Work order 1: In the passage on the assessee's interest claim, from which company did the assessee take the loan?
Work order 2: Can you write the next part of the passage on the assessee's interest claim, picking up right after its final sentence?

Given text:
------------

On the other hand, Sri Wasqudeen Ahmad, learned counsel for the assessee has justified the impugned order passed by the Tribunal. He submits that the whole approach of the AO is incorrect as the AO has accepted that the loans taken by the assessee were invested and purchased in the share. The entire observations of the AO are based only on surmises and conjectures and hypothesis and on the basis of the imaginary and illusionary, which cannot be found as basis for rejecting the assessee's claim for payment of interest. The case of the assessee is fully covered by the judgment of the Hon'ble Apex Court in the Moody's case (supra). He mentioned on 02.01.2000, an advertisement was published in the "Times of India, by Sahara India Parivar, in which, it was stated that all the Directors have taken an oath neither they nor their family members can ever share the profit or assets of the company. But the assessment will have to be completed as per the provisions contained in the Income-tax Act and not on the basis of any statement or advertisement published here and there.
Learned counsel further submits that the assessee took the loan from M/s. Sahara India Mutual Benefits Co. Ltd. (SIMBCL) and claimed payment of interest to the said company. Such interest had been declared by the said company in its income. A person will not take investment in share just to throw away his money unless and until he has a hope to earn an income from such investment. Whether the investment is a bad investment or a good investment depends upon the study of the person making the investment in the performance of the company.

------------

Information given:
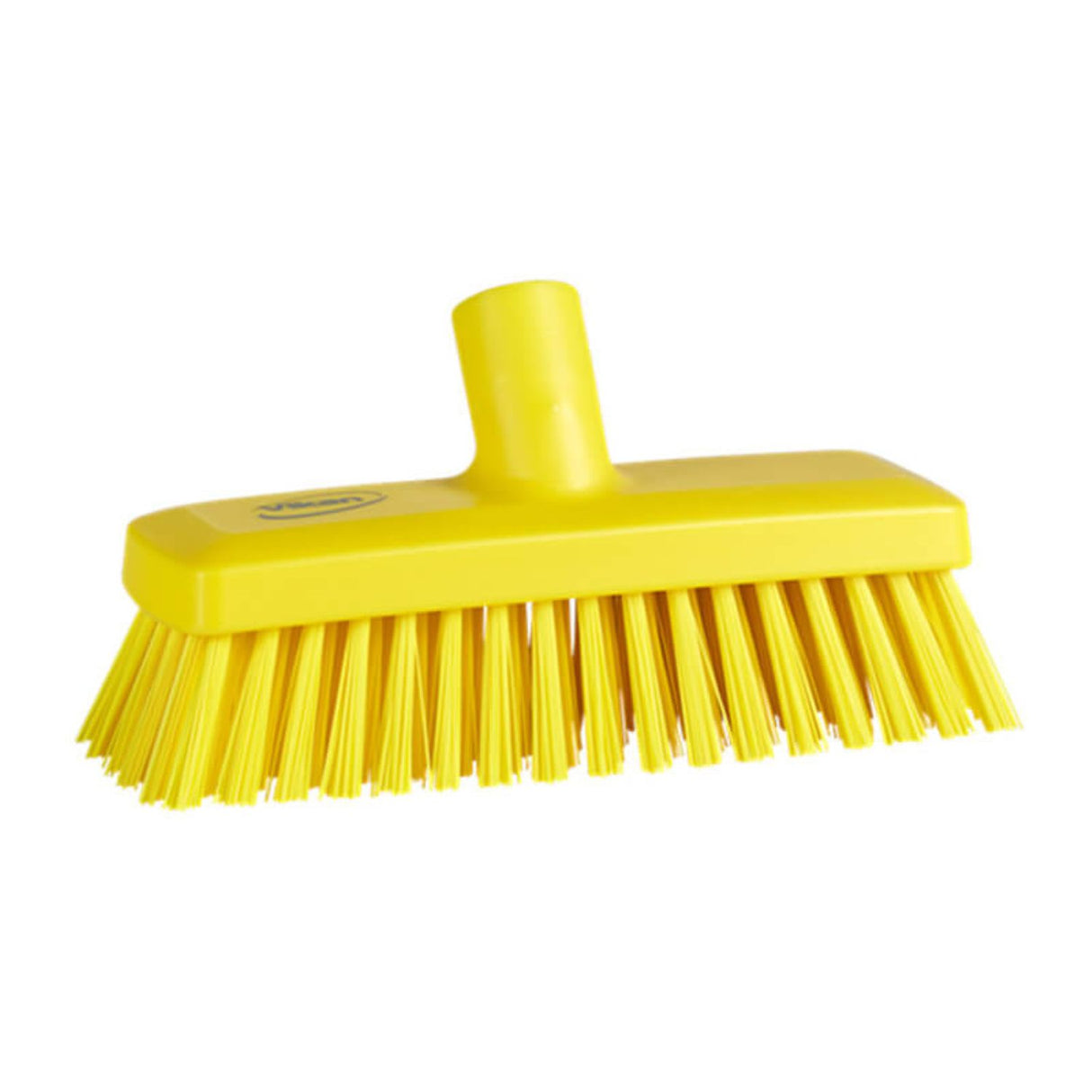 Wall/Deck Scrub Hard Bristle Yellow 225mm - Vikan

------------

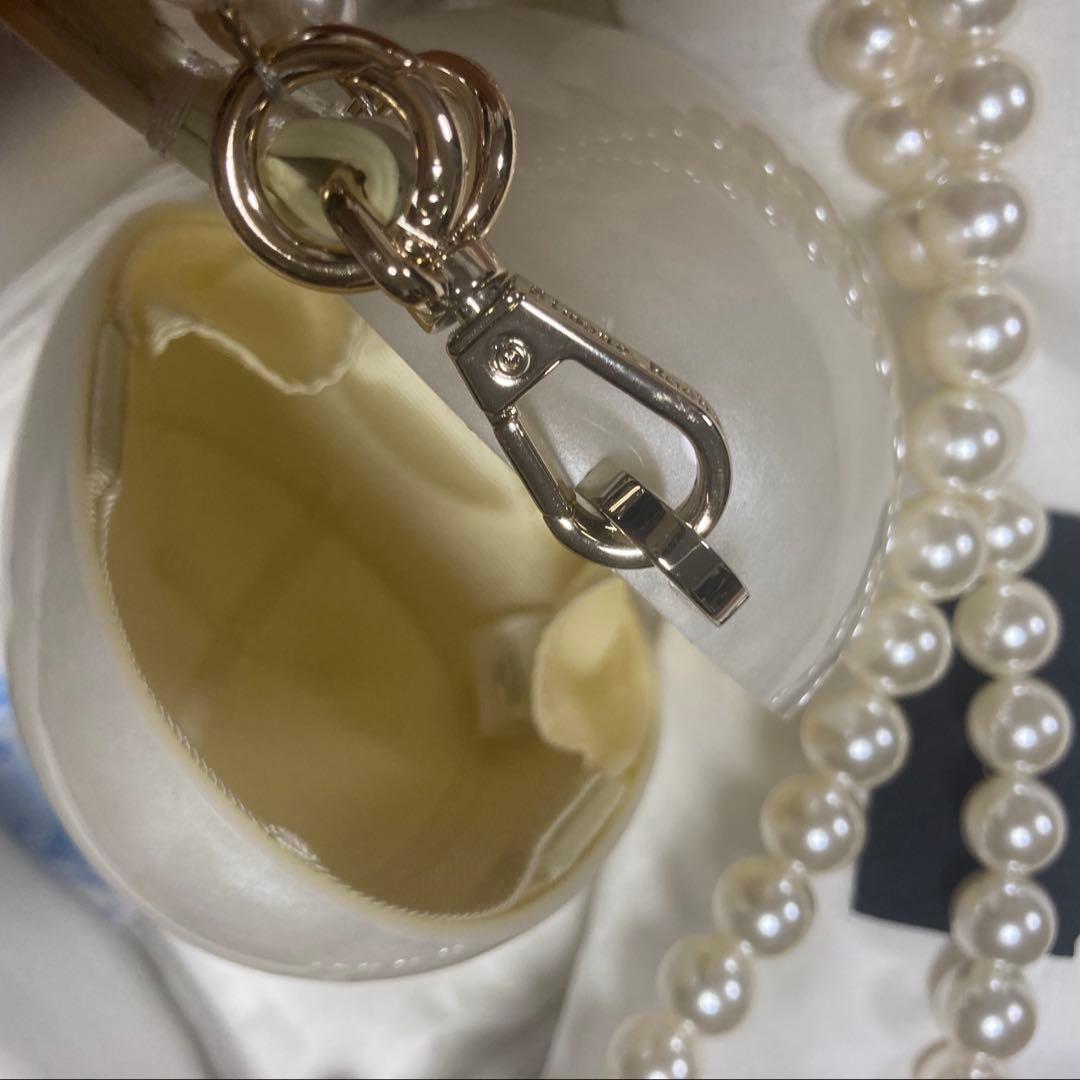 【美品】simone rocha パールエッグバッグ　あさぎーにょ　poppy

------------

Expected answer 1: M/s. Sahara India Mutual Benefits Co. Ltd. (SIMBCL).

Expected answer 2:
It may be noticed that the companies giving outstanding performance go out of the market and the companies performing not so well tends to start showing better results. Lastly, he submits that in view of the judgment of the Hon'ble Apex Court in the case of Moody (supra), the interest in shares has to be allowed on the borrowed funds. So, he made a request that the appeals may kindly be dismissed.
We have heard both the parties at length and gone through the material available on record.
From the record, it appears that the assessee is a partner in the firm, known as M/s. Sahara India (Firm), where he is holding 62% shares and remaining shares are lying with other partners including Smt. Swapna Roy, the wife of the assessee. Thus, for all the purposes, the firm has become propriety concerned. This firm has collected the money from the public, on behalf of various companies of Sahara Groups. For this purpose, the expenditure about 4.5% was charged by the firm. In addition, the firm has retained the money for a longer period without transmitted to the concerned companies. The firm has also borrowed the funds on interest from SIMBCL; a company of the group. The assessee has invested this amount in a few companies of Sahara Groups, which were suffering heavy losses.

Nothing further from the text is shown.